Business with China
In the past, CAN suppliers faced some intellectual property (IP) problems in China. Last year, some new challenges appeared.
IP rights of foreigners have been violated for some times by Chinese companies. In the meantime, some of the problems are solved. But there are still copyright protected CiA documents on Chinese websites. This is illegal, even in China. But nobody takes care. New political challenges with China affect CAN business, too. European and North American governments have imposed sanctions on officials in China over rights abuses against the mostly Muslim Uighur minority groups. Western companies are forced not to manufacture products in the Xinjiang region. China responded its own sanctions on European officials.
China official representatives requested automotive supplier Continental to stop using CAN-connectable devices and sub-systems made in its Lithuania facilities. In 2021, the European country had established diplomatic relations with Taiwan. The Chinese government regards the island as a part of the Peoples Republic of China. The above-mentioned request should put some pressure on the Lithuanian government. The targeting of Continental is an example of how the China-Lithuania diplomatic spat is spilling over into business.
In 2019, Continental has built a production site in Kaunas, Lithuania. The 22000-m2 factory with about 1000 employees is biggest greenfield investment project in Lithuania. Continental produces in Kaunas CAN-connectable advanced driver assistance systems (ADAC), access control systems, seat comfort systems, and smart autonomous doors (SAD). The SAD products provide additional comfort and safety when opening or closing the vehicles doors. For example, smart sensors in connection with a brake system stop vehicle doors from uncontrolled slamming. The anti-pinch protection safes legs and fingers of passengers from being squeezed. In addition, the obstacle detection function leads to more safety.
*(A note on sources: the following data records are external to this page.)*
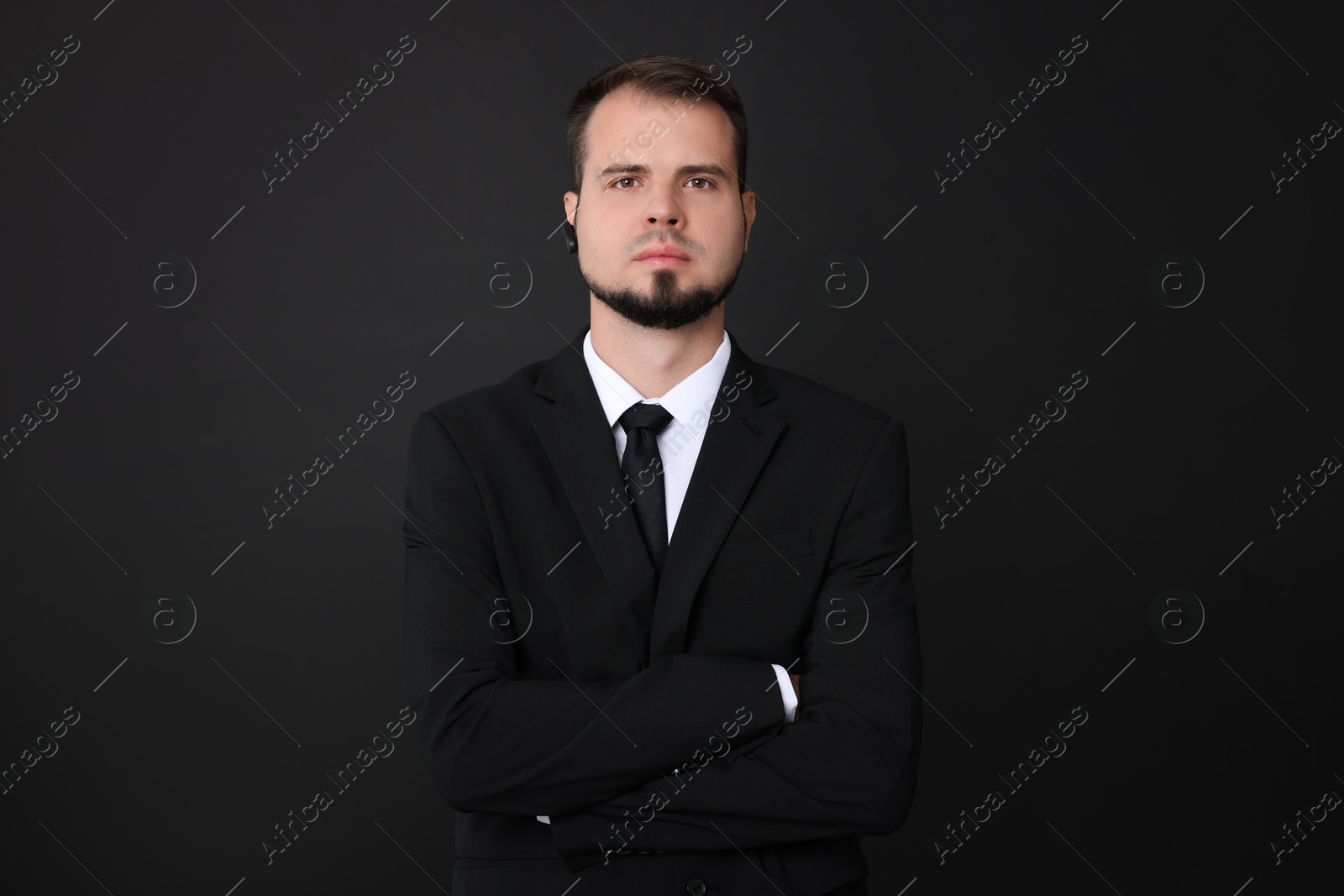 Photo of Young bodyguard in suit with earpiece on black background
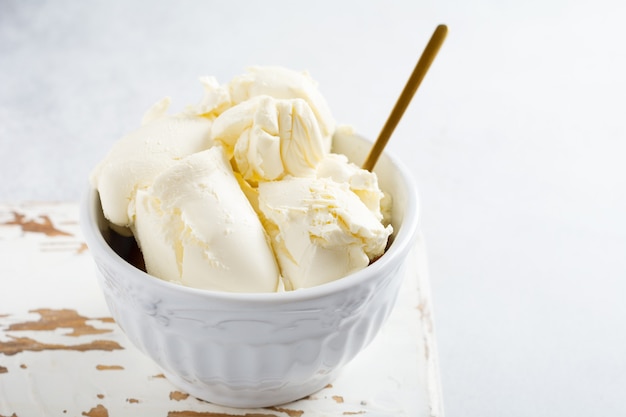 Fresh mascarpone cheese in a white bowl for making Italian tiramisu dessert on light background. Selective focus.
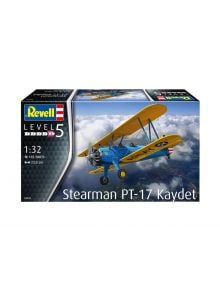 Кутията на сглобяем модел Revell - самолет Стеарман PT-17 Кайдет (мащаб 1:32, 102 части) показва илюстрация на жълто-синия биплан, летящ над облаците.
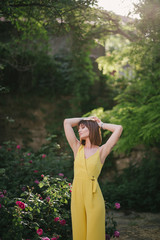 Woman beauty with tattoo on hand near roses in garden.
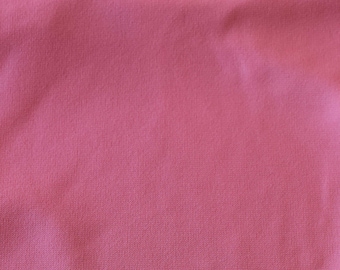 Tela de punto vintage, color rosa flamenco, ligera, se vende cortada a medida.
It prevents the door from dents and paint scratches by avoiding to hit static objects such as parking cars, walls, high curbs, or bollards.
Chinese carmakers, especially the state-owned ones (e.g. BAIC, Changan Group, Chery, Dongfeng Motor, FAW Group, and SAIC), are important customers for such CAN connectable sub-systems. The Chinese road-vehicle market is the largest in the world. Since 2009, the annual production of automobiles in China has exceeded that of the European Union. Of course, most of the Chinese brand cars are sold within China mainland.
In order to avoid political issues, most Tier-1 suppliers from abroad produce CAN-connectable electronic control units (ECU) and sub-systems in China. Often joint-ventures are established. Already in 1995, Bosch, headquartered in Germany, has established the United Automotive Electronic Systems (UAES) company with Zhong-Lian Automotive Electronics. The joint-venture is located in Shanghai and operates production facilities in several Chinese cities. It develops and manufactures CAN-connectable products for powertrain and body applications, in particular for Chinese automakers. These products are designed reducing fuel consumption and CO2 emissions. They include also equipment for e-cars, an increasing business in China demanded and sponsored by the government.
End of last year, the UAES facility in Xi’an has faced the hard restrictions of the local government due to a Covid-19 caused lockdown. This is a part of the Chinese “Zero Covid” strategy. The northern Chinese city commanded its 13 million residents to stay at home. No individual traffic is allowed; all three days one household member is allowed to buy food and beverage. Trucks are traveling around spraying disinfectants in the entire city.
To keep the production running, the UAES company has asked its employees to stay in the company’s facilities. They are so to say in quarantine, living in the company’s bubble. Meeting rooms are now used as dormitories and nearby hotels are rent additionally. If the employees would go home, they cannot return.